## Data excerpt
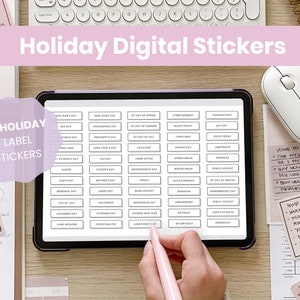 May include: A digital tablet displaying 54 holiday label stickers. The stickers are organized in rows and columns and feature various holidays, such as New Year's Day, Groundhog Day, President's Day, and more. The tablet is on a wooden surface with other office supplies, including a keyboard, mouse, and pens.
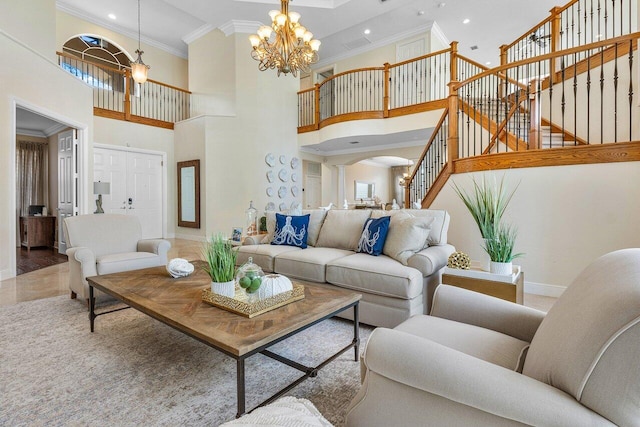 living room featuring a high ceiling, ornamental molding, and a notable chandelier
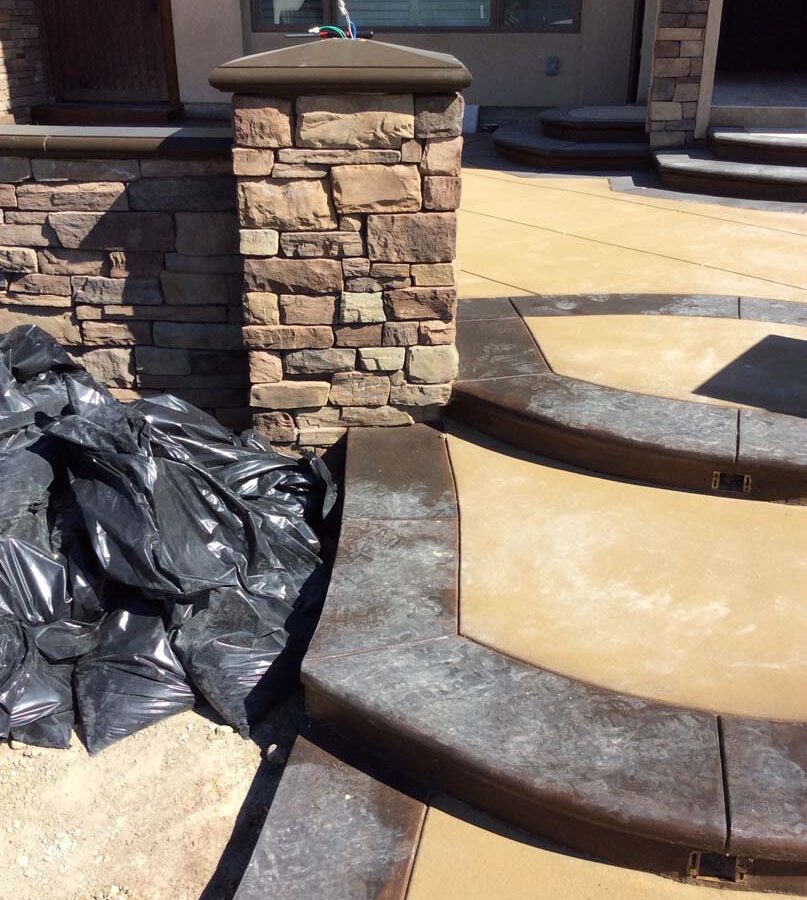 New custom entrance with colored concrete, stone covered pilasters, and concrete poured bull-nosed steps that contrast from the center of the slab. Pacificland Constructors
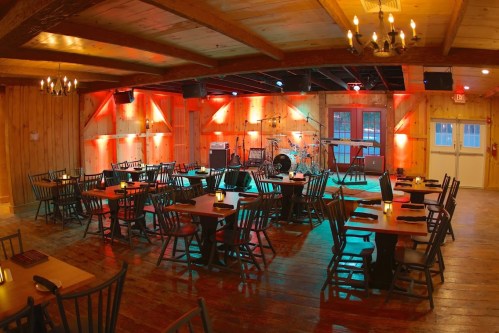 Cozy restaurant interior with wooden decor, tables set for dining, and a stage with musical instruments in warm lighting.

## Activity
All of the data is to be returned exactly, with no pictures included.

## Response area
 May include: A digital tablet displaying 54 holiday label stickers. The stickers are organized in rows and columns and feature various holidays, such as New Year's Day, Groundhog Day, President's Day, and more. The tablet is on a wooden surface with other office supplies, including a keyboard, mouse, and pens.
 living room featuring a high ceiling, ornamental molding, and a notable chandelier
 New custom entrance with colored concrete, stone covered pilasters, and concrete poured bull-nosed steps that contrast from the center of the slab. Pacificland Constructors
 Cozy restaurant interior with wooden decor, tables set for dining, and a stage with musical instruments in warm lighting.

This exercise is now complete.